• [What to produce]: Recast the stretch of records from the line containing "In this photograph, how" through the line containing "Answer: the stadium", both included, as a Markdown table with the columns Row and Text. Put each nonblank line in its own numbered row and skip the blank lines.

• [Raw records]:
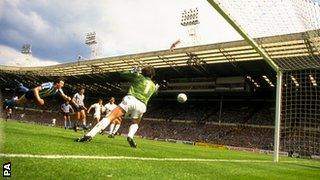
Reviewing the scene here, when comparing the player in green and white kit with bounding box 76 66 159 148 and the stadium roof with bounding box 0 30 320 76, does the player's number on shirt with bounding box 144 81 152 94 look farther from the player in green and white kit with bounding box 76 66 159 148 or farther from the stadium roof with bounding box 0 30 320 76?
the stadium roof with bounding box 0 30 320 76

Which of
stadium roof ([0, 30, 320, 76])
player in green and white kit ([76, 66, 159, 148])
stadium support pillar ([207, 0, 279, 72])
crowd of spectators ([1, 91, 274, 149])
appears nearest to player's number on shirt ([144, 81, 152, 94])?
player in green and white kit ([76, 66, 159, 148])

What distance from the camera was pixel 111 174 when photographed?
4.45 meters

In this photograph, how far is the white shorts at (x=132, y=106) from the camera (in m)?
8.30

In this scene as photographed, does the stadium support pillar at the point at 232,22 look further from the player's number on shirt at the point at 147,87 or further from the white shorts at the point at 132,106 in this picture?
the white shorts at the point at 132,106

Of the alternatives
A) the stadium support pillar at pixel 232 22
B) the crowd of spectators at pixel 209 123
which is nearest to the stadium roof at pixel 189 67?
the crowd of spectators at pixel 209 123

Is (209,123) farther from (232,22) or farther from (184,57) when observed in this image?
(232,22)

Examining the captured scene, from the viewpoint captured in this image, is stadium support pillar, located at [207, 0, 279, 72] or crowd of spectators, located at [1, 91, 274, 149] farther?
crowd of spectators, located at [1, 91, 274, 149]

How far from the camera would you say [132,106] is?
8.37 m

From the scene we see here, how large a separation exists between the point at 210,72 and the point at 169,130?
354 inches

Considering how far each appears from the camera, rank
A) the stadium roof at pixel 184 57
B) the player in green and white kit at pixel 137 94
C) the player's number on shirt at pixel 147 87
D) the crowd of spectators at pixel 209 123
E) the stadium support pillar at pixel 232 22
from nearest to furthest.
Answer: the stadium support pillar at pixel 232 22 → the player in green and white kit at pixel 137 94 → the player's number on shirt at pixel 147 87 → the stadium roof at pixel 184 57 → the crowd of spectators at pixel 209 123

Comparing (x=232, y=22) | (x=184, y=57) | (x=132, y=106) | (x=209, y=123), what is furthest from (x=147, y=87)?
(x=209, y=123)

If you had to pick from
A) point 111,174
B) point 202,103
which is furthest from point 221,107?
point 111,174

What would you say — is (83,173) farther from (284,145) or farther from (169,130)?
(169,130)

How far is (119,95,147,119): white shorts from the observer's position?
8297mm
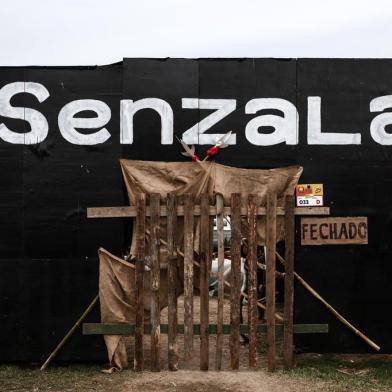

• [Task answer]:
| Row | Text |
|---|---|
| 1 | In this photograph, how far is the white shorts at (x=132, y=106) from the camera (in m)? |
| 2 | 8.30 |
| 3 | In this scene as photographed, does the stadium support pillar at the point at 232,22 look further from the player's number on shirt at the point at 147,87 or further from the white shorts at the point at 132,106 in this picture? |
| 4 | the white shorts at the point at 132,106 |
| 5 | Of the alternatives |
| 6 | A) the stadium support pillar at pixel 232 22 |
| 7 | B) the crowd of spectators at pixel 209 123 |
| 8 | which is nearest to the stadium roof at pixel 189 67? |
| 9 | the crowd of spectators at pixel 209 123 |
| 10 | Is (209,123) farther from (232,22) or farther from (184,57) when observed in this image? |
| 11 | (232,22) |
| 12 | Examining the captured scene, from the viewpoint captured in this image, is stadium support pillar, located at [207, 0, 279, 72] or crowd of spectators, located at [1, 91, 274, 149] farther? |
| 13 | crowd of spectators, located at [1, 91, 274, 149] |
| 14 | How far from the camera would you say [132,106] is? |
| 15 | 8.37 m |
| 16 | From the scene we see here, how large a separation exists between the point at 210,72 and the point at 169,130? |
| 17 | 354 inches |
| 18 | Considering how far each appears from the camera, rank |
| 19 | A) the stadium roof at pixel 184 57 |
| 20 | B) the player in green and white kit at pixel 137 94 |
| 21 | C) the player's number on shirt at pixel 147 87 |
| 22 | D) the crowd of spectators at pixel 209 123 |
| 23 | E) the stadium support pillar at pixel 232 22 |
| 24 | from nearest to furthest. |
| 25 | Answer: the stadium support pillar at pixel 232 22 → the player in green and white kit at pixel 137 94 → the player's number on shirt at pixel 147 87 → the stadium roof at pixel 184 57 → the crowd of spectators at pixel 209 123 |